• AIM:
Update the part of the material that opens with the line containing "What measurable distance" and runs through the end of the material: write those lines out again with "wooden pole" changed to "wooden post" and everything else unchanged.

• MATERIAL FOR THIS EXERCISE:
____________
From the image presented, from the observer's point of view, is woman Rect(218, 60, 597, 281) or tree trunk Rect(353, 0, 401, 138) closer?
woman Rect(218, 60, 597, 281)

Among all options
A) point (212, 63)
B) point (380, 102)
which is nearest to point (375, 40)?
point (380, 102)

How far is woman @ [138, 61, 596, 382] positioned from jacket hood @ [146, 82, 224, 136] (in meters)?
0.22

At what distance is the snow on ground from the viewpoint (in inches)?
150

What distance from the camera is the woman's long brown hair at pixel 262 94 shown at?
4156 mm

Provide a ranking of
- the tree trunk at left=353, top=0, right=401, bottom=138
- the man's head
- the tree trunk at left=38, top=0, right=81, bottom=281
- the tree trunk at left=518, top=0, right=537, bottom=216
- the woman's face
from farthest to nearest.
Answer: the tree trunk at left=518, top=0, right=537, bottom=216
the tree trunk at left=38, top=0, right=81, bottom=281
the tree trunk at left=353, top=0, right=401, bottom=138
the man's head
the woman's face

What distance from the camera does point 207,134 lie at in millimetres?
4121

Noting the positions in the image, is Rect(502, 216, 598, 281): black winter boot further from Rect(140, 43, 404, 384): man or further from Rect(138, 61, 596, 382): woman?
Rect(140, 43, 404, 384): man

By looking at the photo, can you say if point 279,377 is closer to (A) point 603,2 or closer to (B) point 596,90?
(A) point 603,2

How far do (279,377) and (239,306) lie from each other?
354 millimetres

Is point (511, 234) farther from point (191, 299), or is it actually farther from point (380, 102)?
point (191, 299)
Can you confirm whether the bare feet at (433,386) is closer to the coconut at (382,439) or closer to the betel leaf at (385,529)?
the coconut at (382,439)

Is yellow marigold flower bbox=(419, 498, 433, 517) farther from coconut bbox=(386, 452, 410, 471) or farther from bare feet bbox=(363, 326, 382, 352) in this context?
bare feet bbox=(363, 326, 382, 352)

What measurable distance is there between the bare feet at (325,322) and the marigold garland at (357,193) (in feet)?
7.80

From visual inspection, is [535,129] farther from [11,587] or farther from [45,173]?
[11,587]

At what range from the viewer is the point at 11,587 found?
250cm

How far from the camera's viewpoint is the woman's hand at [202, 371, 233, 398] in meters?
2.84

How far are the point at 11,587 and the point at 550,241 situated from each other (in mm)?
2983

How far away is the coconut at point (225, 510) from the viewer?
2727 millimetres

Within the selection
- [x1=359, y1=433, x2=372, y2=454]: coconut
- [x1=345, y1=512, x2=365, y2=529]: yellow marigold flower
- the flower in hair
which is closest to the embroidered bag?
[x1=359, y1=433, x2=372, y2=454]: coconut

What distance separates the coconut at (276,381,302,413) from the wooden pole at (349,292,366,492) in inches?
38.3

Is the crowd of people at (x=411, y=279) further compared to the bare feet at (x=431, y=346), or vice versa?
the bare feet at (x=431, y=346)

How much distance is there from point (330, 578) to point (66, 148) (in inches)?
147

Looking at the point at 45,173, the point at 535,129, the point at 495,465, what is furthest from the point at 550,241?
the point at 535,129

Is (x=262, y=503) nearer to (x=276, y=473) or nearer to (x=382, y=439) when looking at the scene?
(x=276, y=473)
____________
• EXPECTED ANSWER:
What measurable distance is there between the bare feet at (325,322) and the marigold garland at (357,193) (in feet)?
7.80

From visual inspection, is [535,129] farther from [11,587] or farther from [45,173]?
[11,587]

At what range from the viewer is the point at 11,587 found?
250cm

How far from the camera's viewpoint is the woman's hand at [202, 371, 233, 398] in meters?
2.84

How far are the point at 11,587 and the point at 550,241 situated from each other (in mm)?
2983

How far away is the coconut at point (225, 510) from the viewer?
2727 millimetres

Within the selection
- [x1=359, y1=433, x2=372, y2=454]: coconut
- [x1=345, y1=512, x2=365, y2=529]: yellow marigold flower
- the flower in hair
which is closest to the embroidered bag?
[x1=359, y1=433, x2=372, y2=454]: coconut

What distance separates the coconut at (276,381,302,413) from the wooden post at (349,292,366,492) in inches?
38.3

Is the crowd of people at (x=411, y=279) further compared to the bare feet at (x=431, y=346), or vice versa?
the bare feet at (x=431, y=346)

How much distance is there from point (330, 578) to point (66, 148) (in inches)?
147

Looking at the point at 45,173, the point at 535,129, the point at 495,465, what is furthest from the point at 550,241?
the point at 535,129

Is (x=262, y=503) nearer to (x=276, y=473) or nearer to (x=382, y=439) when looking at the scene?
(x=276, y=473)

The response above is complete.